How can I convert C++ code to assembly using the SSE instruction set?

Asked Sep 13 '22 at 13:24

Active Sep 13 '22 at 17:30

Viewed 118 times

How can I convert the below code to assembly using the SSE instruction set?

for (int &elem : elems){
    int temp = 255 - elem > 0 ? 255 - elem : 0 ;
    results.push_back(temp);
}

I don't want to use intrinsic C++ functions.

I can't understand how to pass elems to assembly, and how to work on multiple values in parallel using the SSE instructions set.

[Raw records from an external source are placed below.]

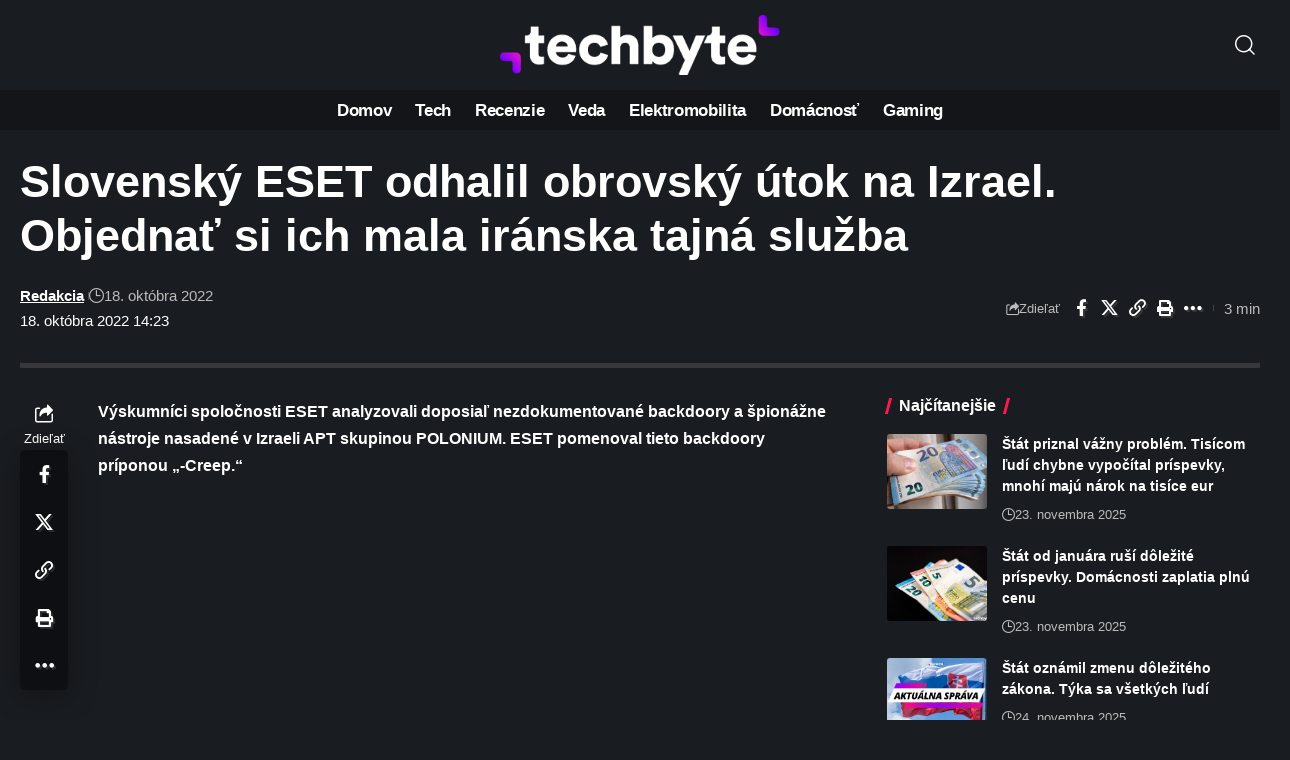

--- FILE ---
content_type: text/html; charset=utf-8
request_url: https://www.google.com/recaptcha/api2/aframe
body_size: 266
content:
<!DOCTYPE HTML><html><head><meta http-equiv="content-type" content="text/html; charset=UTF-8"></head><body><script nonce="-81nxn__syc8R_hXRfNKbw">/** Anti-fraud and anti-abuse applications only. See google.com/recaptcha */ try{var clients={'sodar':'https://pagead2.googlesyndication.com/pagead/sodar?'};window.addEventListener("message",function(a){try{if(a.source===window.parent){var b=JSON.parse(a.data);var c=clients[b['id']];if(c){var d=document.createElement('img');d.src=c+b['params']+'&rc='+(localStorage.getItem("rc::a")?sessionStorage.getItem("rc::b"):"");window.document.body.appendChild(d);sessionStorage.setItem("rc::e",parseInt(sessionStorage.getItem("rc::e")||0)+1);localStorage.setItem("rc::h",'1764120963117');}}}catch(b){}});window.parent.postMessage("_grecaptcha_ready", "*");}catch(b){}</script></body></html>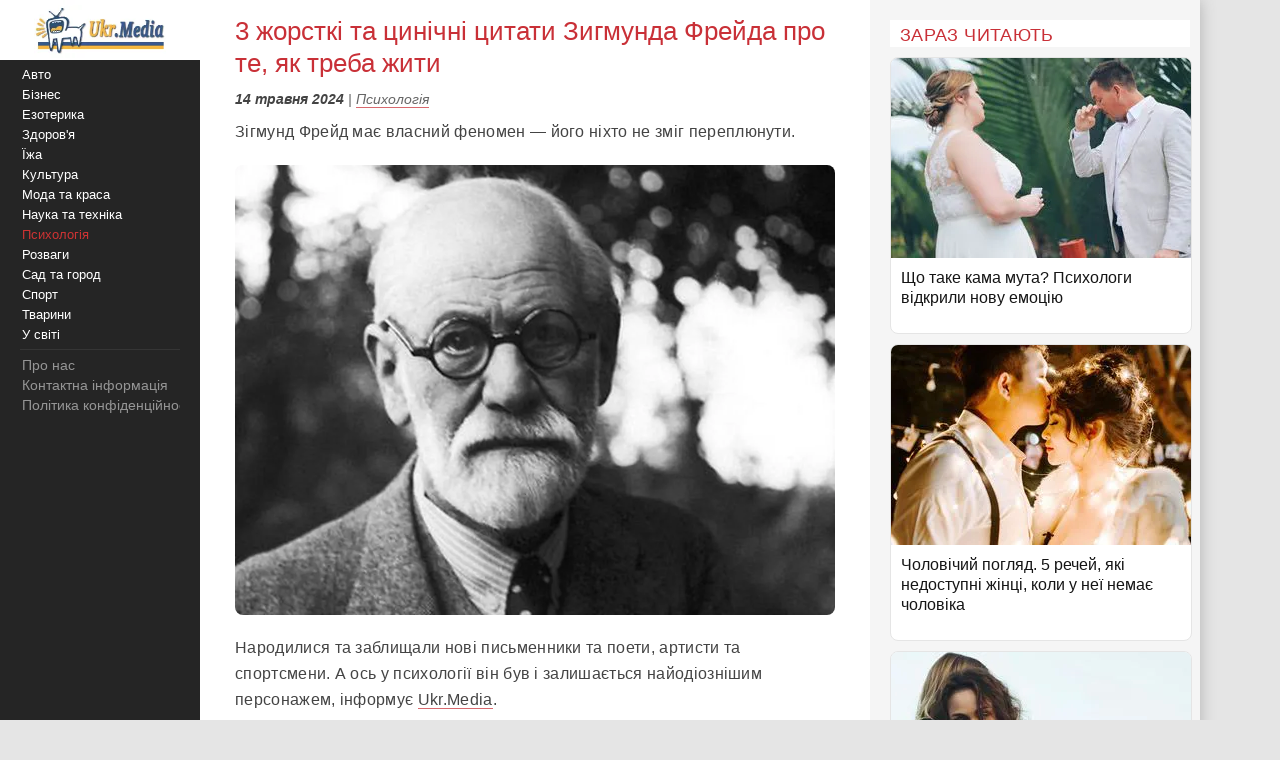

--- FILE ---
content_type: text/html; charset=utf-8
request_url: https://www.google.com/recaptcha/api2/aframe
body_size: 266
content:
<!DOCTYPE HTML><html><head><meta http-equiv="content-type" content="text/html; charset=UTF-8"></head><body><script nonce="Gv8bYN6ctBY318K-k3ciOA">/** Anti-fraud and anti-abuse applications only. See google.com/recaptcha */ try{var clients={'sodar':'https://pagead2.googlesyndication.com/pagead/sodar?'};window.addEventListener("message",function(a){try{if(a.source===window.parent){var b=JSON.parse(a.data);var c=clients[b['id']];if(c){var d=document.createElement('img');d.src=c+b['params']+'&rc='+(localStorage.getItem("rc::a")?sessionStorage.getItem("rc::b"):"");window.document.body.appendChild(d);sessionStorage.setItem("rc::e",parseInt(sessionStorage.getItem("rc::e")||0)+1);localStorage.setItem("rc::h",'1768393824991');}}}catch(b){}});window.parent.postMessage("_grecaptcha_ready", "*");}catch(b){}</script></body></html>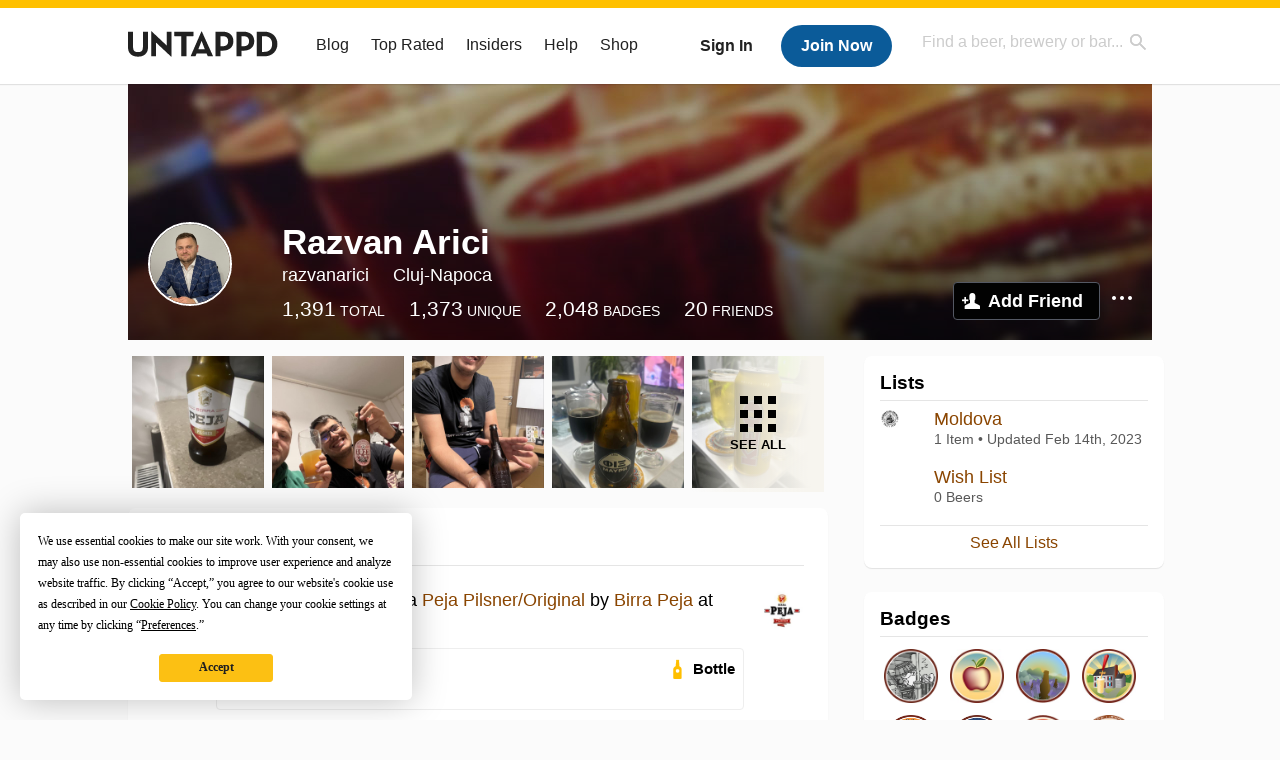

--- FILE ---
content_type: application/javascript; charset=utf-8
request_url: https://fundingchoicesmessages.google.com/f/AGSKWxVf3WF4WKKAJ_iYlLU08b1CERg1-24KDFAVoByslZRuDkrkaT7zqIXKe_ydGaP0o2hn85Cv0W7A-D7JL97IBojWqB_8U8NsvSCdGvDA06v6agXhiHztl6zBXVX4_Rd9-GXbMdaHhqpR1ayC0d8TbI3LrZo4fh3-TD7v5ZNmW1pz3JzIFIzT7SPsQFPe/_/banner_control.php?/ads-sticker2./popunders./ads01./mobile_ads-
body_size: -1283
content:
window['2470df42-77d8-4fb4-9f39-808f7152cd8c'] = true;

edited Sep 13 '22 at 17:30

Remy Lebeau

asked Sep 13 '22 at 13:24

5

just give compiler a hint what kind of architecture of processor it can use: `-march=....` (for gcc/clang) and enable optimizations `-O2`. – Marek R Sep 13 '22 at 13:29
3

[Demo](https://godbolt.org/z/oYMTafT36) – Marek R Sep 13 '22 at 13:39
2

@MarekR it only half worked, GCC used AVX2 there but only for one `int` at the time – harold Sep 13 '22 at 15:21
2

Stop using `.push_back` inside your loop if you want the compiler to vectorize, like we said in comments on [your last question about this](https://stackoverflow.com/questions/73698461/how-to-load-array-elements-in-mmx-or-sse-registers-to-do-sum-operation-on-them). Also, you need `-O3` for full vectorization; `-O2` enables vectorization only in very easy cases. Why does this need to be conditional? I thought your input elements were in the 0..255 range (so you could pack them into 8-bit elements and get 4x the work done per SIMD vector). – Peter Cordes Sep 13 '22 at 16:34

0 Answers0